-- Begin --
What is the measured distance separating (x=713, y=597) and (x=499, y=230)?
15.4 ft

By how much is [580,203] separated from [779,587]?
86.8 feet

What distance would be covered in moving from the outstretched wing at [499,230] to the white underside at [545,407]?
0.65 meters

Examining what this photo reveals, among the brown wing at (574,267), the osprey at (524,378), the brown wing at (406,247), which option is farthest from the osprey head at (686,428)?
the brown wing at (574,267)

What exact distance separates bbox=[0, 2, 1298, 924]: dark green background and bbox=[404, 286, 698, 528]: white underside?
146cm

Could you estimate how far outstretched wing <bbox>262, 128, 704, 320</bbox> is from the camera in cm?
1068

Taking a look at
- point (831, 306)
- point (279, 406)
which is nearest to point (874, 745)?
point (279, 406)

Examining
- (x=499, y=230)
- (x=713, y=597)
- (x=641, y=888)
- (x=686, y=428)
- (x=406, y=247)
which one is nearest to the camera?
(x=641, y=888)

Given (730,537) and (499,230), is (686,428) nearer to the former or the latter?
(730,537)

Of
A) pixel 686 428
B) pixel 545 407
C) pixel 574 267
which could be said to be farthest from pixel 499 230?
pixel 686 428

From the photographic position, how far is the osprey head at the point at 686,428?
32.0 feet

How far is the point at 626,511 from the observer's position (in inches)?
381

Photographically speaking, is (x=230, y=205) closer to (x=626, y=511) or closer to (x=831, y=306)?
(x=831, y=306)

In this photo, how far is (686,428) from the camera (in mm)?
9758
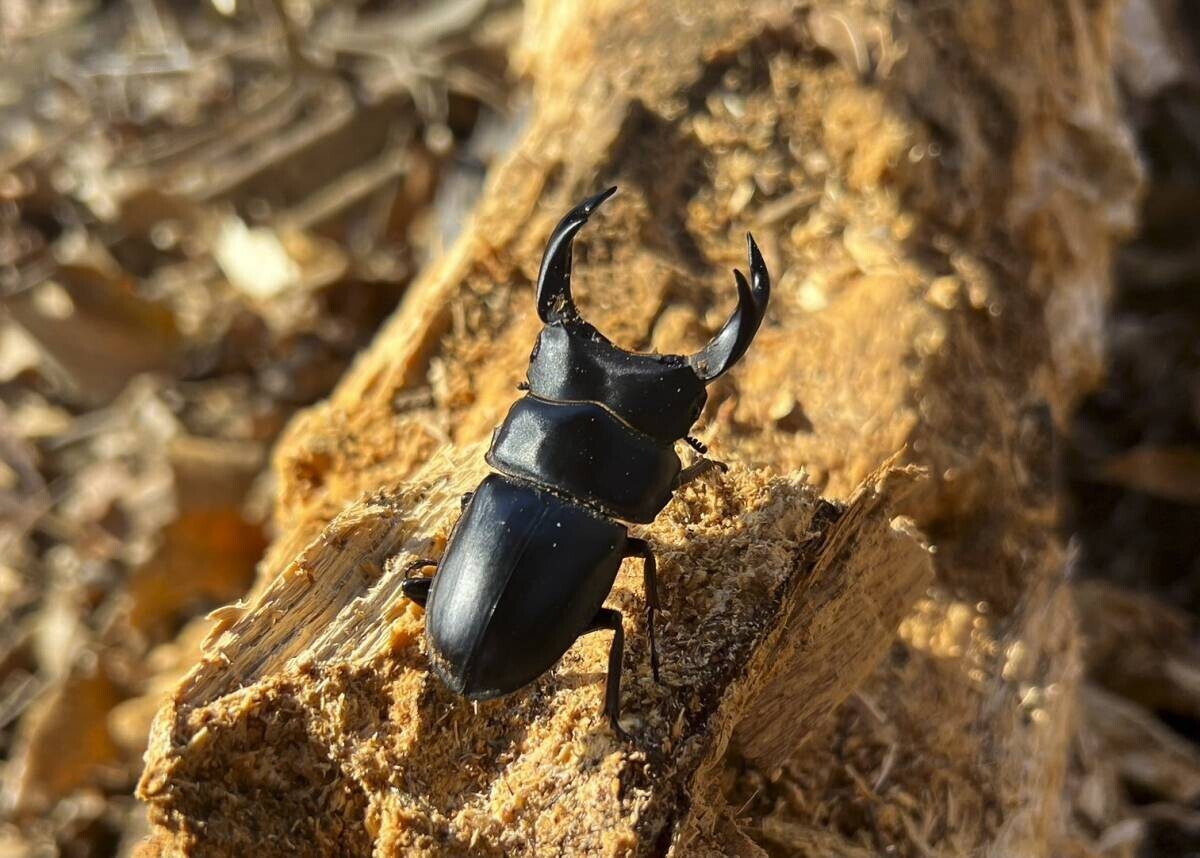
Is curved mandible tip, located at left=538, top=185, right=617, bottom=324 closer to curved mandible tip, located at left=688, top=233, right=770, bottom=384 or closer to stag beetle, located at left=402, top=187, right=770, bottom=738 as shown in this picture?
stag beetle, located at left=402, top=187, right=770, bottom=738

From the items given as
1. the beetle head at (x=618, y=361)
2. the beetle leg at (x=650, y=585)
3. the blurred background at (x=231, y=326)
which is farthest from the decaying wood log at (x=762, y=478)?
the blurred background at (x=231, y=326)

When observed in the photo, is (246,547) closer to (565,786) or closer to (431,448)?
(431,448)

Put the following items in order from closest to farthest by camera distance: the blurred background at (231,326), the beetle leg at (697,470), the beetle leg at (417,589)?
the beetle leg at (417,589)
the beetle leg at (697,470)
the blurred background at (231,326)

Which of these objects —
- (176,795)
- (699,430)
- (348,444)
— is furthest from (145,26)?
(176,795)

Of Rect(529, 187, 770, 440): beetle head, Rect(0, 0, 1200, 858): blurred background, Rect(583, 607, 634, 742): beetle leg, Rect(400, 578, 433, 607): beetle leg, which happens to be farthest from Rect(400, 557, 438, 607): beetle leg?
Rect(0, 0, 1200, 858): blurred background

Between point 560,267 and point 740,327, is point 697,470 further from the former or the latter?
point 560,267

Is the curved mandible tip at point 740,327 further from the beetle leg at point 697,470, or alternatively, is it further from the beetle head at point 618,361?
the beetle leg at point 697,470

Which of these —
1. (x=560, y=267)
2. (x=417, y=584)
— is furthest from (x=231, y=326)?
(x=417, y=584)
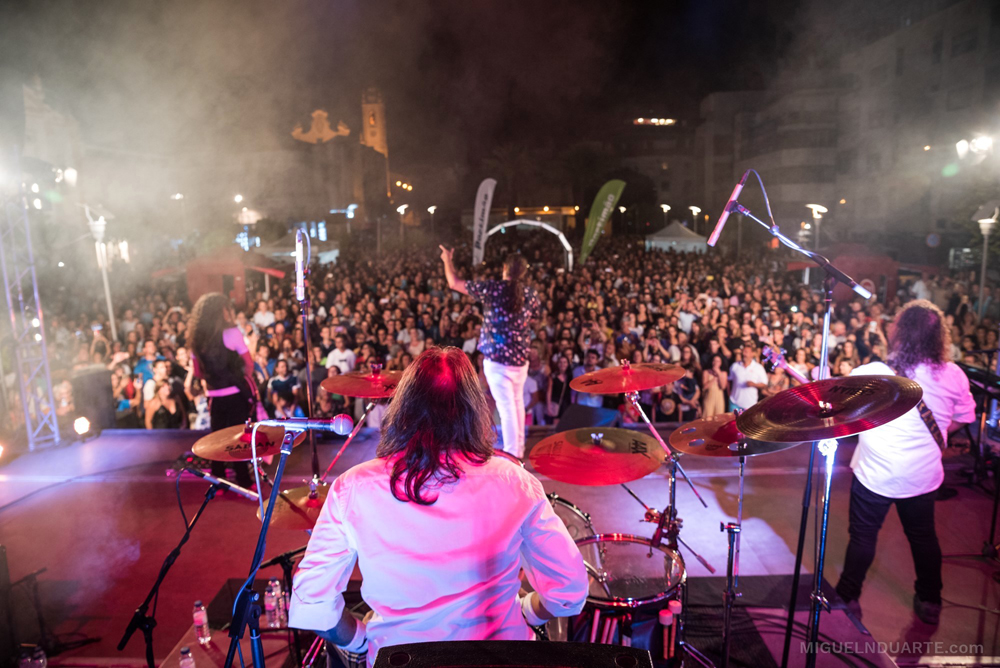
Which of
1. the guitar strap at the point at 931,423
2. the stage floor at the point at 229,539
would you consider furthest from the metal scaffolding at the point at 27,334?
the guitar strap at the point at 931,423

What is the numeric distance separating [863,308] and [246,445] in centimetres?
795

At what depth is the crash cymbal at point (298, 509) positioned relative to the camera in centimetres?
227

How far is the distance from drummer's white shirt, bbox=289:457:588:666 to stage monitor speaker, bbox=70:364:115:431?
5.51m

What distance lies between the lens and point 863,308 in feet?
25.0

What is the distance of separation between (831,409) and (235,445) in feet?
7.94

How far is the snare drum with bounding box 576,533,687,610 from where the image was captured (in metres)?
2.12

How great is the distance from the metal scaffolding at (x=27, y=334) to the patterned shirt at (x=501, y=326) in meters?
4.14

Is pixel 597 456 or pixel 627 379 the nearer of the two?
→ pixel 597 456

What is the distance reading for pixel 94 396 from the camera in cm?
557

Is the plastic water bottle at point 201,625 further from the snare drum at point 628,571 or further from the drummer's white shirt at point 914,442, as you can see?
the drummer's white shirt at point 914,442

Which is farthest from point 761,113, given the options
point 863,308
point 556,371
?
point 556,371

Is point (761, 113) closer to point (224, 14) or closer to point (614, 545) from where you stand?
point (224, 14)

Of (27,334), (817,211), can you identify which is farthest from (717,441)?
(817,211)

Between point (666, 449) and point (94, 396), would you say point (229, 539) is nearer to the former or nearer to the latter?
point (666, 449)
-- End --
_Instructions to follow_. Copy verbatim the lines of the records from the one containing "Between point (666, 449)" through the final line, both inclusive.

_Answer to this problem_.
Between point (666, 449) and point (94, 396), would you say point (229, 539) is nearer to the former or nearer to the latter?
point (666, 449)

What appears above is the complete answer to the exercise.